Largar de mão da visão artística
na maneira como enxerga
as coisas — a vida — e encarar
coisas mais comuns (que, naturalmente, também fazem parte
do seu dia a dia),
de maneira mais crua, mais vazia,
mais real:
Uma conversa estúpida,
com pessoas
estúpidas;
Uma pia de pratos sujos;
Um bico para ganhar alguns
trocados ou um emprego
maçante;
A não compreensão, a não
valorização da sua
arte;
A rejeição, o vazio de algumas pessoas, de alguns sentimentos,
de alguns sonhos — da vida.
É nessa hora que ele precisa
entender que, às vezes,
é preciso matar o poeta, o artista
para salvar o homem.
Pequenino -
Ninguém encara a solidão
de um chão de banheiro
sujo e frio, e finge
chorar.
Já interrompi um banho
porque havia um pequenino inseto
se afogando naquela água
de lágrimas e sabão.
Só queria que os meus problemas ficassem do tamanho que eles realmente são.
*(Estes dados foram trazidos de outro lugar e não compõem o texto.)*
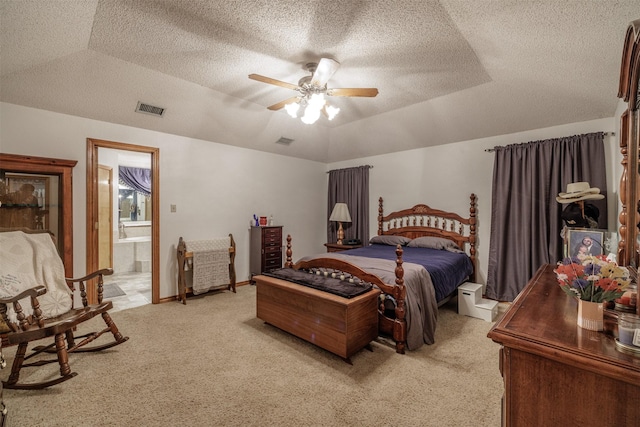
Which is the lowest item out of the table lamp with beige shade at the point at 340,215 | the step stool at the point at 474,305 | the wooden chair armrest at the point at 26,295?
the step stool at the point at 474,305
E não do tamanho que eu os transformo e eles transformam-me.
No Limite -
É uma noite maldormida por anos;
Dias que não amanhecem ou
nunca acabam;
É um desânimo crônico
estendido;
Uma falta... excessos... solidão.
É um não trabalho;
um não relacionamento;
uma não realização — pequenas e repetidas rejeições diárias — invisíveis aos outros.
Invisíveis a todos
os outros.
São dias cheios de coisas vazias,
em que nada acontece
e,
aparentemente
são nesses dias em que
"nada acontece",
que pessoas esgotadas,
saturadas — no limite —
desistem de
tudo.
Mistura Ácida -
Agora são
exatamente 3h37 de uma
madrugada quente de
novembro.
E neste momento
tudo que preciso fazer
é dormir.
Apenas dormir.
Mas dormir é tudo que eu
não consigo fazer.
As notícias correm,
palavras vêm e vão de um lado
para o outro dentro da minha
cabeça que não sossega,
não se desliga.
Uma mistura ácida de lembranças presentes, desejos reprimidos e saudades incuráveis.
Que noite:
enquanto todas as outras pessoas, bem ou mal,
tocam suas vidas em
frente,
tudo que eu consigo fazer
é sentir-me completamente parado, travado, inútil — perdido.
Esta Página -
Quando um dia,
se um dia, tu chegares
até esta página e leres estas linhas,
saibas que eu terei te amado
a cada dia:
De sol ou de chuva ou naqueles em que há de tudo um pouco, e
nada de mais há.
Terei te amado a cada noite escura
ou de luar, e, quem sabe, nos
sonhos das madrugadas
mais solitárias.
Terei te amado sempre que tu sorriste ou choraste, ou não fizeste nem uma coisa nem outra.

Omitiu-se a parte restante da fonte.